▶ _Task to carry out_
Your output is to consist only of the line containing "order: Artiodactyla" and the lines after it, through the end of the data, reproduced exactly.

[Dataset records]
----
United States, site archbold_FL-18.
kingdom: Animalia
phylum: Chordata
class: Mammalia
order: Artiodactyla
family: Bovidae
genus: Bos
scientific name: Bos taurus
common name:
----
▶ _Solution to the problem_
order: Artiodactyla
family: Bovidae
genus: Bos
scientific name: Bos taurus
common name:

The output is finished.